The problem comes from the negative value returned by "state". The original code is as below:
[gradients,loss,state] = dlfeval(@networkGradients,X,gtBox,gtClass,gtMask,dlnet,params);
dlnet.State = state;
Replace the last line (dlnet.State = state;) with the followings to ensure that all values assigned to "dlnet.State" are positive.
idx = dlnet.State.Parameter == "TrainedVariance";
boundAwayFromZero = @(X) max(X, eps('single'));
dlnet.State(idx,:) = dlupdate(boundAwayFromZero, dlnet.State(idx,:));
This will make the code work then.
But then I am now facing another problem.

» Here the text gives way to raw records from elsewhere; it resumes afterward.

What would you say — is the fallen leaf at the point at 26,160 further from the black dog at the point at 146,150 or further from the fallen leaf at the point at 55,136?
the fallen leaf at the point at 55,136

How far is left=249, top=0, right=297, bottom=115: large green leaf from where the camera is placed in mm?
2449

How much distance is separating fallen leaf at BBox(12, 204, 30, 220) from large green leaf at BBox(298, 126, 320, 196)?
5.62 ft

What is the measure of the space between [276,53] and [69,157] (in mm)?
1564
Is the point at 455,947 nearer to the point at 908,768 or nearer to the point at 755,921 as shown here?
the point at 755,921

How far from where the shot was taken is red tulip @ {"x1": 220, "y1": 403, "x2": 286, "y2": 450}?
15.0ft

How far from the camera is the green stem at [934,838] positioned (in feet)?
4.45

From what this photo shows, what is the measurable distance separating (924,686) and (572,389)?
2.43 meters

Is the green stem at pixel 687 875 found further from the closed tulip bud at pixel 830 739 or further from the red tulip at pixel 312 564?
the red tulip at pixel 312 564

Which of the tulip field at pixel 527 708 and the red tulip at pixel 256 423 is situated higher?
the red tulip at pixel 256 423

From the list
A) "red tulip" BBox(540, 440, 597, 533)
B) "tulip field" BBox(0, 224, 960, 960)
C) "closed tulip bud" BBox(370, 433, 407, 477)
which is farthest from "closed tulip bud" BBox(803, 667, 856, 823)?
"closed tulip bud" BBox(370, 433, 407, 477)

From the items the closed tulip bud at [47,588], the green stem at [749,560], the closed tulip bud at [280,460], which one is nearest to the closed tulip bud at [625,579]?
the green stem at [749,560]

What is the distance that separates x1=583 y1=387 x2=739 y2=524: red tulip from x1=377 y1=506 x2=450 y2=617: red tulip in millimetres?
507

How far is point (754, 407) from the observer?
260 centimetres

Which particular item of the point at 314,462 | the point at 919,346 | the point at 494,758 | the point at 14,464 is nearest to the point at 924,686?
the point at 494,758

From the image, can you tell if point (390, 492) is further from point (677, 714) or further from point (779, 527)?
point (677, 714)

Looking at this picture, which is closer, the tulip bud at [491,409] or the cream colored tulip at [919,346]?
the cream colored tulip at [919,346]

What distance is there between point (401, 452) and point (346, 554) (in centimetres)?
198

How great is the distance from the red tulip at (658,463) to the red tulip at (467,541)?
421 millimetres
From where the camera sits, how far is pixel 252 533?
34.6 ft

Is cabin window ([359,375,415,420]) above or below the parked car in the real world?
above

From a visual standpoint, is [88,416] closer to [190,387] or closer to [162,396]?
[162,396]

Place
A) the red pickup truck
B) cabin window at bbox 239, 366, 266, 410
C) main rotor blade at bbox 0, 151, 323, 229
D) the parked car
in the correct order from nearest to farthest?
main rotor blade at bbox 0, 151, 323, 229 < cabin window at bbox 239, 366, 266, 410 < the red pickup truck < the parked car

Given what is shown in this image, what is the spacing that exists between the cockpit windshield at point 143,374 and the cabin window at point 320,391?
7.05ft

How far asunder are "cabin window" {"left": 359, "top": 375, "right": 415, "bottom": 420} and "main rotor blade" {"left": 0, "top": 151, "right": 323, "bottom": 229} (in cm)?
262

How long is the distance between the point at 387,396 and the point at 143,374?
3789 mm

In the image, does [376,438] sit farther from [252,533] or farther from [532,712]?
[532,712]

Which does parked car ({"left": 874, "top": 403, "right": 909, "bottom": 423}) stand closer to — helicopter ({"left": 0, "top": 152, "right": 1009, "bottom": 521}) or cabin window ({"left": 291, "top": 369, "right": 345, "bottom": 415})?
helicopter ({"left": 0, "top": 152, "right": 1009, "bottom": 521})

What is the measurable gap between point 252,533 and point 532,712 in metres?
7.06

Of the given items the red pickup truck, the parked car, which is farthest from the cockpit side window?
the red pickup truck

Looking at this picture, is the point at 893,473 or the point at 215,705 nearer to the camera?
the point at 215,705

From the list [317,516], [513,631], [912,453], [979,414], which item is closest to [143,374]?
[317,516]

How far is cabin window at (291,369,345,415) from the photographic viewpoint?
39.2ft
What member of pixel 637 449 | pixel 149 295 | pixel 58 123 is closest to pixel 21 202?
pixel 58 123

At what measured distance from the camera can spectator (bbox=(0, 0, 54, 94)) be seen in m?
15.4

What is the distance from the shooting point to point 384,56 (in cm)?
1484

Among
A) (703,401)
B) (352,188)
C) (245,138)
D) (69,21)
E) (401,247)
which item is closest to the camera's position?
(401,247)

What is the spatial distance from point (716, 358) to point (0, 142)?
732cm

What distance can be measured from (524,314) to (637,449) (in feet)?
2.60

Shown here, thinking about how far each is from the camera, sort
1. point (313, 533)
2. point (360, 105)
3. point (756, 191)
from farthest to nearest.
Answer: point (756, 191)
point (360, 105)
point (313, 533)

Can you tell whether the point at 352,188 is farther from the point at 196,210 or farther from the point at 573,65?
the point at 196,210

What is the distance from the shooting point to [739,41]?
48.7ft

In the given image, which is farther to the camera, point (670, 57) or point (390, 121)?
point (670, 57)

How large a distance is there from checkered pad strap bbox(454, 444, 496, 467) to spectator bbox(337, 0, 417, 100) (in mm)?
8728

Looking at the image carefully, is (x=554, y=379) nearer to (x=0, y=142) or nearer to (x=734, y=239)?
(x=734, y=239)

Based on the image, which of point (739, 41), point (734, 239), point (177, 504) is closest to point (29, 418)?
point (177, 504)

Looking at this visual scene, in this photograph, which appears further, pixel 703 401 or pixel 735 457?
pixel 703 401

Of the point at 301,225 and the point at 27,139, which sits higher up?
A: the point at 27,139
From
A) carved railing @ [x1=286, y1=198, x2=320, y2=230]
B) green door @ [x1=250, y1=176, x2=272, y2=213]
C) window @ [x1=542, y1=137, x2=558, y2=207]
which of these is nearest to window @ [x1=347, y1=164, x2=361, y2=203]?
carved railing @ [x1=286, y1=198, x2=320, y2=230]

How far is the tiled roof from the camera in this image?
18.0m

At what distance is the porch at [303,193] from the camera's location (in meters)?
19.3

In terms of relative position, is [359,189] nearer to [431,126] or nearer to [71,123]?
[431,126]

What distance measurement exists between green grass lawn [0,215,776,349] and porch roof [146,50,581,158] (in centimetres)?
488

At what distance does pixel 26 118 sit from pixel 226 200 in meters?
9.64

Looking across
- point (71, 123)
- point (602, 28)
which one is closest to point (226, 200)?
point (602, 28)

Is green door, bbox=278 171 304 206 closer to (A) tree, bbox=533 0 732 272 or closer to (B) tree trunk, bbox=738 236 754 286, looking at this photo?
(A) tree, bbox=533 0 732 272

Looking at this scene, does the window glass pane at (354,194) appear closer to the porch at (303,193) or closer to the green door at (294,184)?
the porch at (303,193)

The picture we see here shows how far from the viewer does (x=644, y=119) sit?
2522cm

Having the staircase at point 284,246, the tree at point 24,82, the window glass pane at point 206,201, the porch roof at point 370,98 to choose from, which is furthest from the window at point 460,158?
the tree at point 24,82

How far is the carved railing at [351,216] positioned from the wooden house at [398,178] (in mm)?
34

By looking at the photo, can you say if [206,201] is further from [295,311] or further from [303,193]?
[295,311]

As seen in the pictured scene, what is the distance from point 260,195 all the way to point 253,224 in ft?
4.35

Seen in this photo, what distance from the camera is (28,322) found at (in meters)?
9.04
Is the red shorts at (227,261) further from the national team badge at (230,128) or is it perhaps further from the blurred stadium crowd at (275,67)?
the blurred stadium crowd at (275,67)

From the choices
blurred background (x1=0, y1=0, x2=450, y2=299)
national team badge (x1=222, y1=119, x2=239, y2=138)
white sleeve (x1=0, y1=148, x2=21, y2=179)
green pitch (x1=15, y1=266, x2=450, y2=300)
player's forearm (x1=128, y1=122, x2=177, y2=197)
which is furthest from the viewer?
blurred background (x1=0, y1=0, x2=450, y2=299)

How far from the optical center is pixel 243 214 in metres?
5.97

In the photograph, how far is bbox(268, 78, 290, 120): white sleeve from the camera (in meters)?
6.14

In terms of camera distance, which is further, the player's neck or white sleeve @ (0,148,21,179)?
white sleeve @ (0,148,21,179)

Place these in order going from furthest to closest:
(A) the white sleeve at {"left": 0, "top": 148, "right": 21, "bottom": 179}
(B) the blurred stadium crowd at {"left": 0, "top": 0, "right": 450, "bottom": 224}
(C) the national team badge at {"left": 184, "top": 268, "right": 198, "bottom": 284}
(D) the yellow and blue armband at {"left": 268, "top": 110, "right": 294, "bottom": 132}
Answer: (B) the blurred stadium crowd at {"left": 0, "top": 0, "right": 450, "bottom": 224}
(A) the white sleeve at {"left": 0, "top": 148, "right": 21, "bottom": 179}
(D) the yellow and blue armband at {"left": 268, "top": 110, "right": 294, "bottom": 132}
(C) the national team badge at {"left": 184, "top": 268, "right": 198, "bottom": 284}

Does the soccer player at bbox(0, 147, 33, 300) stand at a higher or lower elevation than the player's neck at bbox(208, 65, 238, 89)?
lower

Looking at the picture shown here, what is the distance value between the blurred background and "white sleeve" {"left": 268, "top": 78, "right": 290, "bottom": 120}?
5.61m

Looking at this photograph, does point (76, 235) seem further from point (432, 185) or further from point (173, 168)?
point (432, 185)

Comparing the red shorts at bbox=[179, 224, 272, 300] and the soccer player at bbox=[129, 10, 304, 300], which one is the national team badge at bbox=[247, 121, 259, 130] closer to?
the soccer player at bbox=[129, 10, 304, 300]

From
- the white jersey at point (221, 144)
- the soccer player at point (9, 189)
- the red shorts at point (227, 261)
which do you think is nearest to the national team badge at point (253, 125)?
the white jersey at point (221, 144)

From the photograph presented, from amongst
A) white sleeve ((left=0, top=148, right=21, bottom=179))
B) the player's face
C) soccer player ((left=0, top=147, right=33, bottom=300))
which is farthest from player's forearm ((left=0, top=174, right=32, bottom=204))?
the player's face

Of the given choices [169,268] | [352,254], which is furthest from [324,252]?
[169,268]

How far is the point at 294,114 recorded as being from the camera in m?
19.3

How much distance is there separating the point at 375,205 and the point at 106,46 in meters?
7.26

The training process takes so much time (days), probably because the network is really huge. I thought my GPU should be good enough but it turns out that even setting the mini-batch size to 2 requires more memory on GPU than what I have. For now, only cpu is capable of performing such computation.
My GPU is as follows:
Name: 'GeForce GTX 1080'
MaxThreadBlockSize: [1024 1024 64]
MaxGridSize: [2.1475e+09 65535 65535]
Hope this information helps those who want to train their own mask R-CNN on MATLAB.